§ Required actions:
1. In the human factors post, what newer discipline is said to come out of this science?
2. Duplicate part of the human factors post: begin at the words "In the last" and stop after the words "ergonomics, and safety.".

Thursday, February 5, 2009

Human Factors Part 1

Engineering and the Human Factor

In the last hundred or so years a new science has been introduced to the various industries of the world. This science, known as human factors, has made great strides in areas such as usability, safety, situation awareness, work load, and efficiency. Yet it has also run into its own problems. The vast majority of individuals out there, be they engineers, scientists, workers, managers, or any of the miriad professions out there, do not understand what human factors is.

To put it as generically as possible, human factors is the science of how humans interact with and become an intregral component of a system (be it mechanical, software, or environmental). The field involves the diciplines of psychology, engineering, human-machine interface, human-system interface, ergonomics, and safety.

Coming out of this science is an even newer discipline. The Human Factors Engineer. This individual must have an integral understanding of how the human behaves to a given stimuli,situation, or technology in order to aid technical innovators, systems engineers and leaders in applying known standards in order to affect the techonology.
Of course, this only explains what a Human Factors Engineer does in a broad sense. It gives an idea of the disciplines required to be effective, and hints at current issues hendering it's continued importance. So what does human factors engineering do for anyone?

§ Collected material:
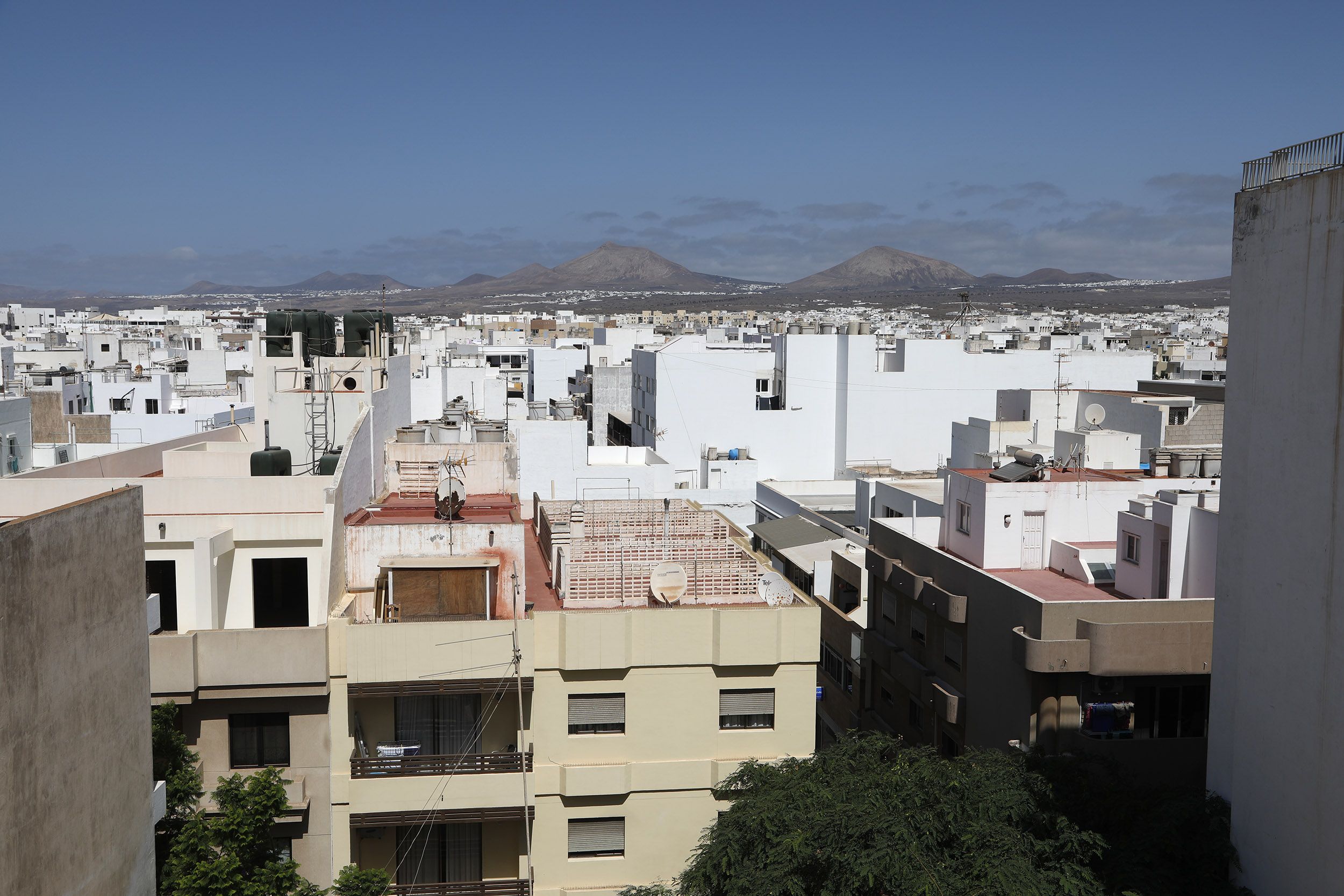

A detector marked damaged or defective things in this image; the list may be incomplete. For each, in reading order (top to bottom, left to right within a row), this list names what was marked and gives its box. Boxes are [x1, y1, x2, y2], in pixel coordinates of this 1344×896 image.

§ Complete answers:
1. The Human Factors Engineer.

2.
In the last hundred or so years a new science has been introduced to the various industries of the world. This science, known as human factors, has made great strides in areas such as usability, safety, situation awareness, work load, and efficiency. Yet it has also run into its own problems. The vast majority of individuals out there, be they engineers, scientists, workers, managers, or any of the miriad professions out there, do not understand what human factors is.

To put it as generically as possible, human factors is the science of how humans interact with and become an intregral component of a system (be it mechanical, software, or environmental). The field involves the diciplines of psychology, engineering, human-machine interface, human-system interface, ergonomics, and safety.